Exercise prompt
With every mark kept, transcribe all of the records.

START Records supplied

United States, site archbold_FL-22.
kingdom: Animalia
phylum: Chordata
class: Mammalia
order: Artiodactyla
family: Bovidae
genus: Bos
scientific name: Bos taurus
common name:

END Records supplied

Written solution
United States, site archbold_FL-22.
kingdom: Animalia
phylum: Chordata
class: Mammalia
order: Artiodactyla
family: Bovidae
genus: Bos
scientific name: Bos taurus
common name:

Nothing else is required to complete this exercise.